Problem description: Carry on the text about citation metrics of journals from its last sentence, keeping to its subject and style.

Evaluation based on scientific publishing: Citation metrics of journals

Citation metrics of journals

Impact Factor calculations are based on citation analysis and this is seen to be a more objective measure than expert evaluation. The evaluation of the quality of a journal on the basis of how many citations the articles that are published in that journal have had, is based on an assumption that the those articles that are often cited contain significant knowledge for their discipline; they are therefore highly influential. A journal's Impact Factor which is calculated on the basis of the citation statistics can only be calculated years after publication of the journal, because those citations only appear in articles which are published later. Journal specific Impact Factor indicators are always some sort of average of the Impact Factors of the articles published in them.

Presently there are many different types of indicators of impact, and they are calculated in different ways. These indicators can be split up in to two groups, based on how they measure impact. Indicators based on the number of citations like the Impact Factor (IF), measure the popularity, while indicators that include different weighting in the citation analysis can measure the prestige of the journal. All indicators are calculated from a specific group of journals, and the citations from those journals are counted; for example, journals that are part of the Thomson Reuters' database. This makes it difficult to compare different indicators; they differ from each other not only in the method of calculation, but also the calculations are based on journal and citation material from different databases. Some indicators are based on simple and easy to understand calculation formulas, but on the other hand you do meet more elaborate algorithms such the PageRank algorithm.

It is good to remember that presently widely used indicators are only one choice among many possible alternatives, and that indicators are constantly under criticism. New indicators are being developed all the time, and existing indicators are evolving. All indicators of impact are calculated by dividing the amount of times articles have been cited from a certain journal by the amount of articles published in the journal. Indicators vary according to how long the chosen period is for calculating the number of citations, and what citations are included. In addition, the calculation on the amount of articles fluctuates; some indicators calculate all different types of articles that have been published in a journal, and some indicators only take in to consideration a certain type of article. Different indicators also vary from each other according to whether all citations are viewed of as being equally valuable or not.

Collected data entries:
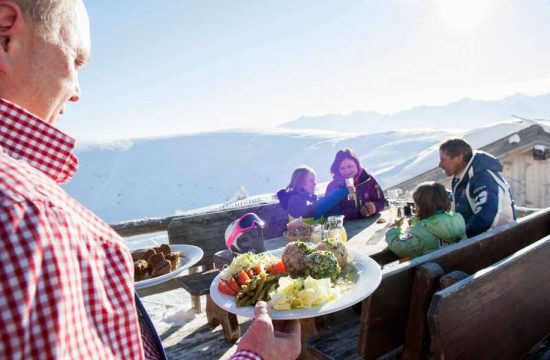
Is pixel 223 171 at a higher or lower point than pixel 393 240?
lower

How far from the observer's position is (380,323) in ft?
6.76

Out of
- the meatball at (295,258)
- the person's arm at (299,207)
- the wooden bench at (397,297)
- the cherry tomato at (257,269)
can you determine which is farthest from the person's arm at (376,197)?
the cherry tomato at (257,269)

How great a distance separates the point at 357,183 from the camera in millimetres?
5230

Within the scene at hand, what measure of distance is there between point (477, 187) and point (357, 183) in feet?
5.68

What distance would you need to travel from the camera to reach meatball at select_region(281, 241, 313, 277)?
2.21 meters

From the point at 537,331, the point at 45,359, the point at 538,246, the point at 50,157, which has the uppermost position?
the point at 50,157

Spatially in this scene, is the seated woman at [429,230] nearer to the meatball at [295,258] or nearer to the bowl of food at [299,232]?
the bowl of food at [299,232]

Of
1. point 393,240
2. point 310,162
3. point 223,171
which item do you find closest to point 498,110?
point 310,162

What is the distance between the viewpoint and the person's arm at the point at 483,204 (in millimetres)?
3529

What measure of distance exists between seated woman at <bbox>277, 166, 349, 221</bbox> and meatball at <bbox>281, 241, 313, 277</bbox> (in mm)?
2345

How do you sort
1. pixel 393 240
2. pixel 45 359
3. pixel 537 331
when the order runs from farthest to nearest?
pixel 393 240 → pixel 537 331 → pixel 45 359

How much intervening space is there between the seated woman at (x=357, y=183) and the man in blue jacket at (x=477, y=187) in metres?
1.19

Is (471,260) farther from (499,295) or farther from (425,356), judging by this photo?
(425,356)

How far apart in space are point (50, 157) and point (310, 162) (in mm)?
78907
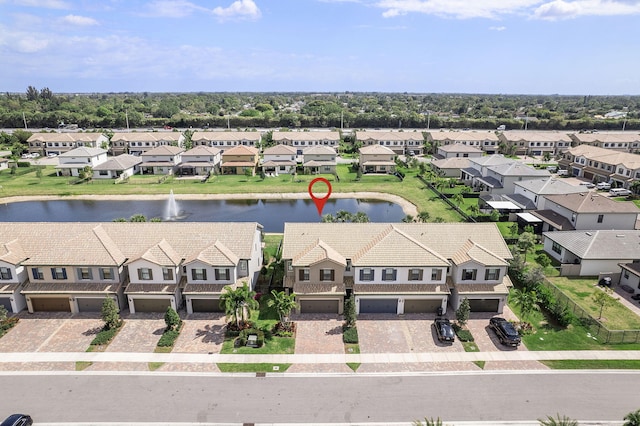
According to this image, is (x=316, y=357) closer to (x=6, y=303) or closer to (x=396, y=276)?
(x=396, y=276)

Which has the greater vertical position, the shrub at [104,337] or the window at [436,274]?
the window at [436,274]

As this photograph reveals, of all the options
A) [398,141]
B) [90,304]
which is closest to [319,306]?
[90,304]

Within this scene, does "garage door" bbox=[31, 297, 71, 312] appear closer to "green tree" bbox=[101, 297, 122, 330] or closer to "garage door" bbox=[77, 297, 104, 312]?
"garage door" bbox=[77, 297, 104, 312]

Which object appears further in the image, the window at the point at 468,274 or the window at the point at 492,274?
the window at the point at 492,274

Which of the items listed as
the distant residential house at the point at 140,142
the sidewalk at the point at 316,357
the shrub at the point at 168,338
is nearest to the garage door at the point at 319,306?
the sidewalk at the point at 316,357

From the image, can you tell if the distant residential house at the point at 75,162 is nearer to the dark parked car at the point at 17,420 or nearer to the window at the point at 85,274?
the window at the point at 85,274

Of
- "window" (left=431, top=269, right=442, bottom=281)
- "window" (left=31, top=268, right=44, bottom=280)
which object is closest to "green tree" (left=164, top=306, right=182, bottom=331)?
"window" (left=31, top=268, right=44, bottom=280)

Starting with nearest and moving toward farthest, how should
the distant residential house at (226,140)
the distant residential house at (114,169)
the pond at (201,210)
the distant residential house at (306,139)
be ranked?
the pond at (201,210) → the distant residential house at (114,169) → the distant residential house at (226,140) → the distant residential house at (306,139)

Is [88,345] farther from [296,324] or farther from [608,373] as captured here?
[608,373]

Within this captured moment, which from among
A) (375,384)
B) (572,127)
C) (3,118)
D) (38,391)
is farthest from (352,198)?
(3,118)
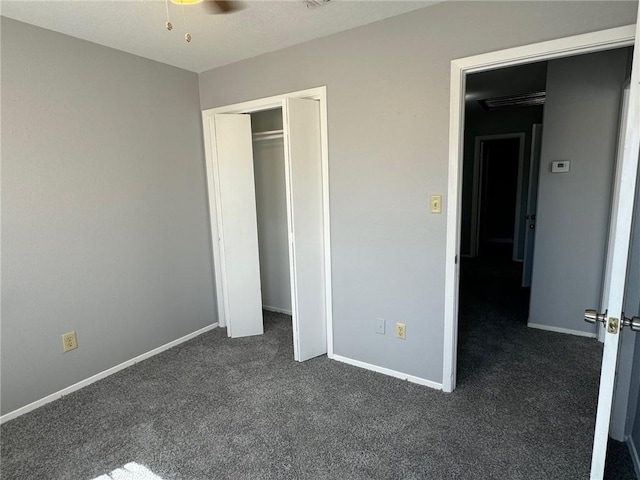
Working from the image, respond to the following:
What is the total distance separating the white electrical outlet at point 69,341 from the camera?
2402 mm

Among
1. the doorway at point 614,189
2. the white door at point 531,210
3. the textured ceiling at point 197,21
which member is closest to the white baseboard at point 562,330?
the doorway at point 614,189

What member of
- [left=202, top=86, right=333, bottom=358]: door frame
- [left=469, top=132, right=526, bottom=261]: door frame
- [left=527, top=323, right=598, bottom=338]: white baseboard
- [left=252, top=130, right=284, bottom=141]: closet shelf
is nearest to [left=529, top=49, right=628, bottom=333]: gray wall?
[left=527, top=323, right=598, bottom=338]: white baseboard

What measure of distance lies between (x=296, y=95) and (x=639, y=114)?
2.04m

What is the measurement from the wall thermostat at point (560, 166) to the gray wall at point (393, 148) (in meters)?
1.56

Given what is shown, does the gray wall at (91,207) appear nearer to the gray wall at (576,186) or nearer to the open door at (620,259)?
the open door at (620,259)

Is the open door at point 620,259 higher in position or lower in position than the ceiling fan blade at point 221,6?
lower

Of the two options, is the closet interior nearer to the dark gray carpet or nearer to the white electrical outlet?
the dark gray carpet

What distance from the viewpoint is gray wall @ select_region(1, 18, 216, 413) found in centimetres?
215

Output of the exercise:
The calculated values for the indicators from a particular database are based on the amount of cited material in that database. As a result, the score for the same indicator can differ significantly between different databases. Indicators measure impact through citations, but impact does not always mean quality. One can also only evaluate a small number of academic publications with such indicators, because the majority of academic articles are not cited in other articles.

Journal Immediacy index

Thomson Reuters also publishes in its Journal Citation Reports Journal an index called Immediacy Index, which is the average number of times an article is cited in the year it is published. The Immediacy Index is particularly useful for comparing journals specializing in cutting-edge research, but it can also be used to evaluate newly added journals, which do not currently have Impact Factor values. Read more about Immediacy Index.

The impact of Open Access Journals

In 2004, the Thomson database had 239 Open Access journals. This group included many different types of journals: new journals that have always been available for all, and old journals that have changed from being traditional journals to which you had to subscribe to having either partly or entirely free electronic access. Medicine and the Biosciences have the most OA journals, but Physics, Engineering and Mathematics OA journals are among the leading journals of their subject area.
Most OA journals belonged to the lower scoring half of the evaluated journal ranking lists in their subject area. OA journals, however, are situated higher in the ranks in the Immediacy Index scores than when evaluated with IF scores. The high Immediacy Index score tell us that the article is cited soon after it had been published, and that its content is topical at the time of publication. All in all, one cannot presume that the availability affects the quality measures of a journal, rather the impact of the journal is determined by its content.